:: GIVEN INSTRUCTION 1 ::
According to the Rust deriver post, how does wpa_supplicant format the results it outputs?
:: GIVEN INSTRUCTION 2 ::
Carry the Rust deriver post on past its last sentence.

:: TEXT ::
★ ★ ★ ★ ★ ★ ★
Sunday, January 31, 2021

Writing a custom trait deriver in Rust

Introduction

Recently I have been experimenting with template metaprogramming in Rust, to write a deserializer for key=value pairs into structs. I usually find Rust documentation awesome, so I was surprised when I was not able to find detailed documentation on this topic. The example in The Rust Programming Language book is very basic and only explains how to start. Then there is The Little Book of Rust Macros that has more info, but again I could not find clear examples on writing a custom deserializer. Searching the net provided some examples, but they were not clear enough for me, and usually used old versions of the proc-macro and quote crates that did not work with recent versions. So I decided to write the deserializer to figure out the puzzle.


 

The key=value deserializer

I am working on a project that needs to interface wpa_supplicant. There is a wpactrl crate that handles the connection to the daemon and allows making requests and getting the results. But this crate does no parsing of the results output by wpa_supplicant, that are provided in a string with key=value formatting, one pair per line. I could have parsed every line, matching the keys I want to obtain, to assign then the corresponding struct member, but this looked like the perfect opportunity to write an automatic deserializer. So you just write the struct with the fields you want to obtain, tell the compiler to derive the key-value extract code, and profit. Before I start, you can check in GitLab the code I wrote.
★ ★ ★ ★ ★ ★ ★
:: SOURCE EXCERPT ::
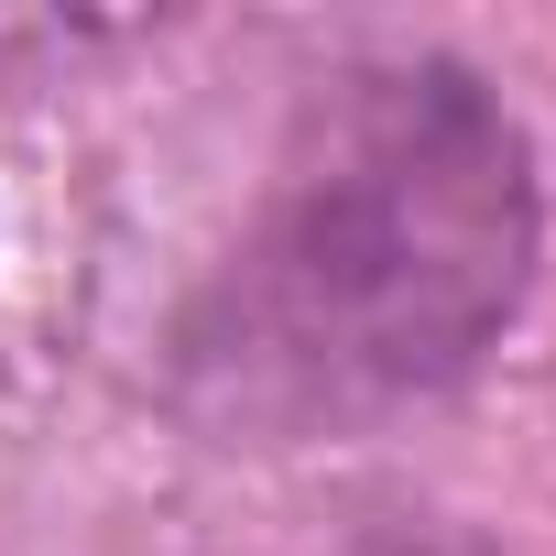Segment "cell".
★ ★ ★ ★ ★ ★ ★
:: TASK OUTPUT 1 ::
As a string of key=value pairs, one pair per line.

:: TASK OUTPUT 2 ::
So, what I want is to take the following string:
num=42
txt=Hello
choice=OneDoesNotMatch
choice2=Two
And automatically derive the code that parses it and writes the corresponding values to this structure (also containing an enum):
enum TestEnum {
    Def,
    One,
    Two,
}

struct Test {
    num: u32,
    num2: u8,
    txt: String,
    txt2: String,
    choice: TestEnum,
    choice2: TestEnum,
}
The keys available in the string but not available in the struct shall be ignored, and the members of the struct not available in the input string must be filled with default values. Execution of the test program must output this after filling the struct Test:
Test {
    num: 42,
    num2: 0,
    txt: "Hello",
    txt2: "",
    choice: Def,
    choice2: Two,
}

The kv-extract crate 

We already know what we want to achieve, let's get to work! I will not be explaining how to setup the Cargo.toml files, sure you are familiar with them, and the example I linked above from the Rust book explains this perfect, so if you have problems with Cargo, please read the example and check the complete code in my GitLab repository.
 
First we have to create the crate for the key-value deserializer. I have named it kv-extract. This crate just defines the trait with the function to deserialize data, taking the input string and returning the filled structure:
pub trait KvExtract {
    fn kv_extract(input: &str) -> Self;
}
For technical reasons, Rust 2018 requires the code implementing the derive macros to be located at its own crate (this restriction might be lifted in the future), so we have finished with the kv-extract, that was a short crate!

The kv-extract-derive crate

Time to create the kv-extract-derive crate with the derive macro code. The convention is creating derive macros inside the crate we are deriving code for (so we create kv-extract-derive inside the kv-extract crate).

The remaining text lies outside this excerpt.